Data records
==========
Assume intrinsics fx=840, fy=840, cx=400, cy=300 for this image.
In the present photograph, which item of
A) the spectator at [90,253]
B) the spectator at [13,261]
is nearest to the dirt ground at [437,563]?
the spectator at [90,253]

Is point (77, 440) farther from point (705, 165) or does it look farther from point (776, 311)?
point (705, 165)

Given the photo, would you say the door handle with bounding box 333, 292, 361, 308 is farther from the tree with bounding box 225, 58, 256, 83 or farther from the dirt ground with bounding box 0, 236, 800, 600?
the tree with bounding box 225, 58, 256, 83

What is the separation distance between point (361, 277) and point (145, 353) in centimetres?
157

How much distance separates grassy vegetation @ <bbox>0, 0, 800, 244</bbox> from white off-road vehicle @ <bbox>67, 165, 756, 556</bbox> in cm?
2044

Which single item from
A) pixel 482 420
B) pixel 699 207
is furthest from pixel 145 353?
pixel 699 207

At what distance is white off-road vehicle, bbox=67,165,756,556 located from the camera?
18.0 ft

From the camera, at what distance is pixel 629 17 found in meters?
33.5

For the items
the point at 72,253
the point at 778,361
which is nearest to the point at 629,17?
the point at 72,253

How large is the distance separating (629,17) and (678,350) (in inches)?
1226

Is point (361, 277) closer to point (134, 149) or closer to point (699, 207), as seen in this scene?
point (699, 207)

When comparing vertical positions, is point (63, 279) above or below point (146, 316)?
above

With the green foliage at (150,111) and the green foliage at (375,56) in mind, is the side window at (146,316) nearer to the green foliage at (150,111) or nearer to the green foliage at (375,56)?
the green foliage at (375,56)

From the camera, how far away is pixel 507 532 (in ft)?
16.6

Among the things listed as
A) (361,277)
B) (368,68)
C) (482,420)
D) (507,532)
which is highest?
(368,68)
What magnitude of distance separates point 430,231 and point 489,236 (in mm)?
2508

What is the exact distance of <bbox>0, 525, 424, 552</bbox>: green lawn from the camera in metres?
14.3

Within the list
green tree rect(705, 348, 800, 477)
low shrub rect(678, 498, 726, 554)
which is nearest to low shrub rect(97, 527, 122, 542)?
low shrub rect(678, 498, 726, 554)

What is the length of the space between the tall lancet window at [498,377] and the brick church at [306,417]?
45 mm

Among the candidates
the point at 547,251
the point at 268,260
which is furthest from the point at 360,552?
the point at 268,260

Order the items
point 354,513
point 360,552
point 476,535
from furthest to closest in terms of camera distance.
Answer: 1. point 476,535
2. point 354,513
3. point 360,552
==========
--- Given task ---
Revise the stretch from the line containing "What is the exact" through the end of the data, replacing "green lawn" with "grass area" and leaving all else unchanged.

--- Reply ---
What is the exact distance of <bbox>0, 525, 424, 552</bbox>: grass area from the camera in metres?
14.3

Within the list
green tree rect(705, 348, 800, 477)
low shrub rect(678, 498, 726, 554)
which is nearest to low shrub rect(97, 527, 122, 542)?
low shrub rect(678, 498, 726, 554)

What is the length of the space between the tall lancet window at [498,377] and the brick church at [306,417]?
45 mm

Among the candidates
the point at 547,251
the point at 268,260
which is furthest from the point at 360,552?
the point at 268,260

Order the items
point 354,513
point 360,552
point 476,535
from furthest to closest in terms of camera distance.
Answer: 1. point 476,535
2. point 354,513
3. point 360,552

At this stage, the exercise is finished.